ЗАДАНИЕ: В каком году, согласно фрагменту о становлении литературы Удмуртии, опубликовано первое поэтическое произведение на удмуртском языке?

Становление литературы Удмуртии. Развитие проблемы национальной идентичности в первой половине XX века

    В первой трети XX века в Удмуртии окончательно сформируется самостоятельная письменность на основе кириллицы: в 1897 году была принята компромиссная графическая система, которая легла в основу современного удмуртского письма. Окончательно алфавит был утвержден на языковой конференции в 1937 году [46, с. 63–65]. Закономерно, что именно в первой половине XX века произошло становление литературы в Удмуртии, причем и на русском, и на удмуртском языках; это подтверждает наименее спорная периодизация П. Домокоша, который относит формирование истоков оригинальной национальной литературы к 1889–1918 гг. и становление литературы в 1918–1938 гг. [60] Именно к этому периоду относится публикация первого поэтического произведения на удмуртском языке (баллада Михаила Можгина «Беглой», 1910) и написание первого поэтического произведения автора из Удмуртии на русском языке (героический эпос М. Г. Худякова «Песнь об удмуртских батырах», 1910-20). В принципе, период после революции 1905–1907 гг. принято считать временем становления младописьменных литератур, которое характеризуется развитие малых прозаических жанров и поэзии [9, с. 48].

СТРОКИ:
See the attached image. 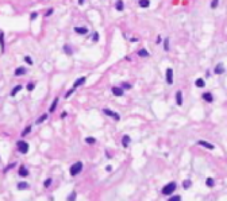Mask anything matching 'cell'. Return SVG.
Masks as SVG:
<instances>
[{
	"instance_id": "cell-1",
	"label": "cell",
	"mask_w": 227,
	"mask_h": 201,
	"mask_svg": "<svg viewBox=\"0 0 227 201\" xmlns=\"http://www.w3.org/2000/svg\"><path fill=\"white\" fill-rule=\"evenodd\" d=\"M81 170H83V163H81V162H76L74 165H72L69 173H70V175H72V177H74V175H77Z\"/></svg>"
},
{
	"instance_id": "cell-2",
	"label": "cell",
	"mask_w": 227,
	"mask_h": 201,
	"mask_svg": "<svg viewBox=\"0 0 227 201\" xmlns=\"http://www.w3.org/2000/svg\"><path fill=\"white\" fill-rule=\"evenodd\" d=\"M176 182H170V184H168V185H165L164 188H162V194H165V196H169V194H172L173 192H174V189H176Z\"/></svg>"
},
{
	"instance_id": "cell-3",
	"label": "cell",
	"mask_w": 227,
	"mask_h": 201,
	"mask_svg": "<svg viewBox=\"0 0 227 201\" xmlns=\"http://www.w3.org/2000/svg\"><path fill=\"white\" fill-rule=\"evenodd\" d=\"M16 146H18L19 152H22V154H26V152H28V143L20 140V142L16 143Z\"/></svg>"
},
{
	"instance_id": "cell-4",
	"label": "cell",
	"mask_w": 227,
	"mask_h": 201,
	"mask_svg": "<svg viewBox=\"0 0 227 201\" xmlns=\"http://www.w3.org/2000/svg\"><path fill=\"white\" fill-rule=\"evenodd\" d=\"M103 112H104V115H107V116L114 117L115 120H119V119H120V116H119V115H118L116 112H114V111H111V109H108V108H104V109H103Z\"/></svg>"
},
{
	"instance_id": "cell-5",
	"label": "cell",
	"mask_w": 227,
	"mask_h": 201,
	"mask_svg": "<svg viewBox=\"0 0 227 201\" xmlns=\"http://www.w3.org/2000/svg\"><path fill=\"white\" fill-rule=\"evenodd\" d=\"M166 82L169 85L173 84V69L172 68H168L166 69Z\"/></svg>"
},
{
	"instance_id": "cell-6",
	"label": "cell",
	"mask_w": 227,
	"mask_h": 201,
	"mask_svg": "<svg viewBox=\"0 0 227 201\" xmlns=\"http://www.w3.org/2000/svg\"><path fill=\"white\" fill-rule=\"evenodd\" d=\"M197 145H200V146H203V147H206V149H210V150H214V149H215V146H214V145H211V143H208V142H206V140H199V142H197Z\"/></svg>"
},
{
	"instance_id": "cell-7",
	"label": "cell",
	"mask_w": 227,
	"mask_h": 201,
	"mask_svg": "<svg viewBox=\"0 0 227 201\" xmlns=\"http://www.w3.org/2000/svg\"><path fill=\"white\" fill-rule=\"evenodd\" d=\"M214 72H215V74H222V73L224 72V65H223V64H218V65L215 66Z\"/></svg>"
},
{
	"instance_id": "cell-8",
	"label": "cell",
	"mask_w": 227,
	"mask_h": 201,
	"mask_svg": "<svg viewBox=\"0 0 227 201\" xmlns=\"http://www.w3.org/2000/svg\"><path fill=\"white\" fill-rule=\"evenodd\" d=\"M112 93L115 94V96H123V94H124V92H123V89L122 88H118V87H114L112 88Z\"/></svg>"
},
{
	"instance_id": "cell-9",
	"label": "cell",
	"mask_w": 227,
	"mask_h": 201,
	"mask_svg": "<svg viewBox=\"0 0 227 201\" xmlns=\"http://www.w3.org/2000/svg\"><path fill=\"white\" fill-rule=\"evenodd\" d=\"M74 31L77 32V34H80V35H84V34L88 32V28L87 27H74Z\"/></svg>"
},
{
	"instance_id": "cell-10",
	"label": "cell",
	"mask_w": 227,
	"mask_h": 201,
	"mask_svg": "<svg viewBox=\"0 0 227 201\" xmlns=\"http://www.w3.org/2000/svg\"><path fill=\"white\" fill-rule=\"evenodd\" d=\"M115 8H116V11H123V9H124V3H123V0H118L115 3Z\"/></svg>"
},
{
	"instance_id": "cell-11",
	"label": "cell",
	"mask_w": 227,
	"mask_h": 201,
	"mask_svg": "<svg viewBox=\"0 0 227 201\" xmlns=\"http://www.w3.org/2000/svg\"><path fill=\"white\" fill-rule=\"evenodd\" d=\"M176 103H177V105H183V93H181V90H178V92L176 93Z\"/></svg>"
},
{
	"instance_id": "cell-12",
	"label": "cell",
	"mask_w": 227,
	"mask_h": 201,
	"mask_svg": "<svg viewBox=\"0 0 227 201\" xmlns=\"http://www.w3.org/2000/svg\"><path fill=\"white\" fill-rule=\"evenodd\" d=\"M203 99H204L207 103H212V101H214V97H212V94L210 92H206L204 94H203Z\"/></svg>"
},
{
	"instance_id": "cell-13",
	"label": "cell",
	"mask_w": 227,
	"mask_h": 201,
	"mask_svg": "<svg viewBox=\"0 0 227 201\" xmlns=\"http://www.w3.org/2000/svg\"><path fill=\"white\" fill-rule=\"evenodd\" d=\"M85 77H80V78H77V81H74V85H73V88H77V87H80V85H83L84 82H85Z\"/></svg>"
},
{
	"instance_id": "cell-14",
	"label": "cell",
	"mask_w": 227,
	"mask_h": 201,
	"mask_svg": "<svg viewBox=\"0 0 227 201\" xmlns=\"http://www.w3.org/2000/svg\"><path fill=\"white\" fill-rule=\"evenodd\" d=\"M19 175L20 177H27L28 175V170L25 166H20V169H19Z\"/></svg>"
},
{
	"instance_id": "cell-15",
	"label": "cell",
	"mask_w": 227,
	"mask_h": 201,
	"mask_svg": "<svg viewBox=\"0 0 227 201\" xmlns=\"http://www.w3.org/2000/svg\"><path fill=\"white\" fill-rule=\"evenodd\" d=\"M138 55H139V57H143V58H147L150 54H149V51L146 50V49H141V50L138 51Z\"/></svg>"
},
{
	"instance_id": "cell-16",
	"label": "cell",
	"mask_w": 227,
	"mask_h": 201,
	"mask_svg": "<svg viewBox=\"0 0 227 201\" xmlns=\"http://www.w3.org/2000/svg\"><path fill=\"white\" fill-rule=\"evenodd\" d=\"M129 143H130V136L129 135H124L122 138V145H123V147H127L129 146Z\"/></svg>"
},
{
	"instance_id": "cell-17",
	"label": "cell",
	"mask_w": 227,
	"mask_h": 201,
	"mask_svg": "<svg viewBox=\"0 0 227 201\" xmlns=\"http://www.w3.org/2000/svg\"><path fill=\"white\" fill-rule=\"evenodd\" d=\"M138 4H139L142 8H147V7L150 6V2H149V0H139Z\"/></svg>"
},
{
	"instance_id": "cell-18",
	"label": "cell",
	"mask_w": 227,
	"mask_h": 201,
	"mask_svg": "<svg viewBox=\"0 0 227 201\" xmlns=\"http://www.w3.org/2000/svg\"><path fill=\"white\" fill-rule=\"evenodd\" d=\"M195 84H196L197 88H203V87L206 85V82H204V80H203V78H197V80L195 81Z\"/></svg>"
},
{
	"instance_id": "cell-19",
	"label": "cell",
	"mask_w": 227,
	"mask_h": 201,
	"mask_svg": "<svg viewBox=\"0 0 227 201\" xmlns=\"http://www.w3.org/2000/svg\"><path fill=\"white\" fill-rule=\"evenodd\" d=\"M26 69L25 68H18L16 70H15V76H23V74H26Z\"/></svg>"
},
{
	"instance_id": "cell-20",
	"label": "cell",
	"mask_w": 227,
	"mask_h": 201,
	"mask_svg": "<svg viewBox=\"0 0 227 201\" xmlns=\"http://www.w3.org/2000/svg\"><path fill=\"white\" fill-rule=\"evenodd\" d=\"M57 104H58V99H54V101H53V104H51V107H50V109H49V112H50V113L55 111V108H57Z\"/></svg>"
},
{
	"instance_id": "cell-21",
	"label": "cell",
	"mask_w": 227,
	"mask_h": 201,
	"mask_svg": "<svg viewBox=\"0 0 227 201\" xmlns=\"http://www.w3.org/2000/svg\"><path fill=\"white\" fill-rule=\"evenodd\" d=\"M0 47H2V53H4V35L0 32Z\"/></svg>"
},
{
	"instance_id": "cell-22",
	"label": "cell",
	"mask_w": 227,
	"mask_h": 201,
	"mask_svg": "<svg viewBox=\"0 0 227 201\" xmlns=\"http://www.w3.org/2000/svg\"><path fill=\"white\" fill-rule=\"evenodd\" d=\"M27 188H28V184H27V182H19V184H18V189H20V190L27 189Z\"/></svg>"
},
{
	"instance_id": "cell-23",
	"label": "cell",
	"mask_w": 227,
	"mask_h": 201,
	"mask_svg": "<svg viewBox=\"0 0 227 201\" xmlns=\"http://www.w3.org/2000/svg\"><path fill=\"white\" fill-rule=\"evenodd\" d=\"M20 89H22V85H16V87L12 89V92H11V96H15V94H16V93H18V92H19V90H20Z\"/></svg>"
},
{
	"instance_id": "cell-24",
	"label": "cell",
	"mask_w": 227,
	"mask_h": 201,
	"mask_svg": "<svg viewBox=\"0 0 227 201\" xmlns=\"http://www.w3.org/2000/svg\"><path fill=\"white\" fill-rule=\"evenodd\" d=\"M206 184H207V186L208 188H212V186L215 185V181L212 180V178H207V181H206Z\"/></svg>"
},
{
	"instance_id": "cell-25",
	"label": "cell",
	"mask_w": 227,
	"mask_h": 201,
	"mask_svg": "<svg viewBox=\"0 0 227 201\" xmlns=\"http://www.w3.org/2000/svg\"><path fill=\"white\" fill-rule=\"evenodd\" d=\"M191 185H192L191 180H185V181H184V182H183V186H184V189H188V188H189V186H191Z\"/></svg>"
},
{
	"instance_id": "cell-26",
	"label": "cell",
	"mask_w": 227,
	"mask_h": 201,
	"mask_svg": "<svg viewBox=\"0 0 227 201\" xmlns=\"http://www.w3.org/2000/svg\"><path fill=\"white\" fill-rule=\"evenodd\" d=\"M46 119H47V115H42V116H41V117H39V119H38V120H37V124H41L42 122H45Z\"/></svg>"
},
{
	"instance_id": "cell-27",
	"label": "cell",
	"mask_w": 227,
	"mask_h": 201,
	"mask_svg": "<svg viewBox=\"0 0 227 201\" xmlns=\"http://www.w3.org/2000/svg\"><path fill=\"white\" fill-rule=\"evenodd\" d=\"M85 142L89 143V145H95V143H96V139H95V138H87Z\"/></svg>"
},
{
	"instance_id": "cell-28",
	"label": "cell",
	"mask_w": 227,
	"mask_h": 201,
	"mask_svg": "<svg viewBox=\"0 0 227 201\" xmlns=\"http://www.w3.org/2000/svg\"><path fill=\"white\" fill-rule=\"evenodd\" d=\"M30 131H31V127H30V126H28V127H26V128H25V131L22 132V136H26V135H28V132H30Z\"/></svg>"
},
{
	"instance_id": "cell-29",
	"label": "cell",
	"mask_w": 227,
	"mask_h": 201,
	"mask_svg": "<svg viewBox=\"0 0 227 201\" xmlns=\"http://www.w3.org/2000/svg\"><path fill=\"white\" fill-rule=\"evenodd\" d=\"M164 50H165V51L169 50V39H165V41H164Z\"/></svg>"
},
{
	"instance_id": "cell-30",
	"label": "cell",
	"mask_w": 227,
	"mask_h": 201,
	"mask_svg": "<svg viewBox=\"0 0 227 201\" xmlns=\"http://www.w3.org/2000/svg\"><path fill=\"white\" fill-rule=\"evenodd\" d=\"M169 201H181V196H173L172 198H169Z\"/></svg>"
},
{
	"instance_id": "cell-31",
	"label": "cell",
	"mask_w": 227,
	"mask_h": 201,
	"mask_svg": "<svg viewBox=\"0 0 227 201\" xmlns=\"http://www.w3.org/2000/svg\"><path fill=\"white\" fill-rule=\"evenodd\" d=\"M218 3H219V0H212V2H211V8H216L218 7Z\"/></svg>"
},
{
	"instance_id": "cell-32",
	"label": "cell",
	"mask_w": 227,
	"mask_h": 201,
	"mask_svg": "<svg viewBox=\"0 0 227 201\" xmlns=\"http://www.w3.org/2000/svg\"><path fill=\"white\" fill-rule=\"evenodd\" d=\"M64 50H65L66 54H72V50L69 49V46H68V45H65V46H64Z\"/></svg>"
},
{
	"instance_id": "cell-33",
	"label": "cell",
	"mask_w": 227,
	"mask_h": 201,
	"mask_svg": "<svg viewBox=\"0 0 227 201\" xmlns=\"http://www.w3.org/2000/svg\"><path fill=\"white\" fill-rule=\"evenodd\" d=\"M73 92H74V88H72V89H69L68 92H66V94H65V97H69L70 94H73Z\"/></svg>"
},
{
	"instance_id": "cell-34",
	"label": "cell",
	"mask_w": 227,
	"mask_h": 201,
	"mask_svg": "<svg viewBox=\"0 0 227 201\" xmlns=\"http://www.w3.org/2000/svg\"><path fill=\"white\" fill-rule=\"evenodd\" d=\"M68 200H76V192L70 193V194L68 196Z\"/></svg>"
},
{
	"instance_id": "cell-35",
	"label": "cell",
	"mask_w": 227,
	"mask_h": 201,
	"mask_svg": "<svg viewBox=\"0 0 227 201\" xmlns=\"http://www.w3.org/2000/svg\"><path fill=\"white\" fill-rule=\"evenodd\" d=\"M25 61L27 62L28 65H32V60H31V58H30V57H28V55H27V57H25Z\"/></svg>"
},
{
	"instance_id": "cell-36",
	"label": "cell",
	"mask_w": 227,
	"mask_h": 201,
	"mask_svg": "<svg viewBox=\"0 0 227 201\" xmlns=\"http://www.w3.org/2000/svg\"><path fill=\"white\" fill-rule=\"evenodd\" d=\"M51 185V178H47L46 181H45V186L47 188V186H50Z\"/></svg>"
},
{
	"instance_id": "cell-37",
	"label": "cell",
	"mask_w": 227,
	"mask_h": 201,
	"mask_svg": "<svg viewBox=\"0 0 227 201\" xmlns=\"http://www.w3.org/2000/svg\"><path fill=\"white\" fill-rule=\"evenodd\" d=\"M123 88H124V89H131V85H130V84L123 82Z\"/></svg>"
},
{
	"instance_id": "cell-38",
	"label": "cell",
	"mask_w": 227,
	"mask_h": 201,
	"mask_svg": "<svg viewBox=\"0 0 227 201\" xmlns=\"http://www.w3.org/2000/svg\"><path fill=\"white\" fill-rule=\"evenodd\" d=\"M34 89V84H27V90H32Z\"/></svg>"
},
{
	"instance_id": "cell-39",
	"label": "cell",
	"mask_w": 227,
	"mask_h": 201,
	"mask_svg": "<svg viewBox=\"0 0 227 201\" xmlns=\"http://www.w3.org/2000/svg\"><path fill=\"white\" fill-rule=\"evenodd\" d=\"M93 41H95V42H97V41H99V34H97V32H95V35H93Z\"/></svg>"
},
{
	"instance_id": "cell-40",
	"label": "cell",
	"mask_w": 227,
	"mask_h": 201,
	"mask_svg": "<svg viewBox=\"0 0 227 201\" xmlns=\"http://www.w3.org/2000/svg\"><path fill=\"white\" fill-rule=\"evenodd\" d=\"M51 14H53V9H49V11H47V12H46V16H50V15H51Z\"/></svg>"
},
{
	"instance_id": "cell-41",
	"label": "cell",
	"mask_w": 227,
	"mask_h": 201,
	"mask_svg": "<svg viewBox=\"0 0 227 201\" xmlns=\"http://www.w3.org/2000/svg\"><path fill=\"white\" fill-rule=\"evenodd\" d=\"M37 15H38L37 12H32V14H31V19H35V18H37Z\"/></svg>"
},
{
	"instance_id": "cell-42",
	"label": "cell",
	"mask_w": 227,
	"mask_h": 201,
	"mask_svg": "<svg viewBox=\"0 0 227 201\" xmlns=\"http://www.w3.org/2000/svg\"><path fill=\"white\" fill-rule=\"evenodd\" d=\"M106 169H107V171H111V170H112V167H111V166H110V165H108V166H107V167H106Z\"/></svg>"
},
{
	"instance_id": "cell-43",
	"label": "cell",
	"mask_w": 227,
	"mask_h": 201,
	"mask_svg": "<svg viewBox=\"0 0 227 201\" xmlns=\"http://www.w3.org/2000/svg\"><path fill=\"white\" fill-rule=\"evenodd\" d=\"M161 41H162V39H161V37H158V38H157V39H155V42H157V43H160V42H161Z\"/></svg>"
},
{
	"instance_id": "cell-44",
	"label": "cell",
	"mask_w": 227,
	"mask_h": 201,
	"mask_svg": "<svg viewBox=\"0 0 227 201\" xmlns=\"http://www.w3.org/2000/svg\"><path fill=\"white\" fill-rule=\"evenodd\" d=\"M84 2H85V0H78V4H83Z\"/></svg>"
}]
</instances>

ОТВЕТ: В 1910 году.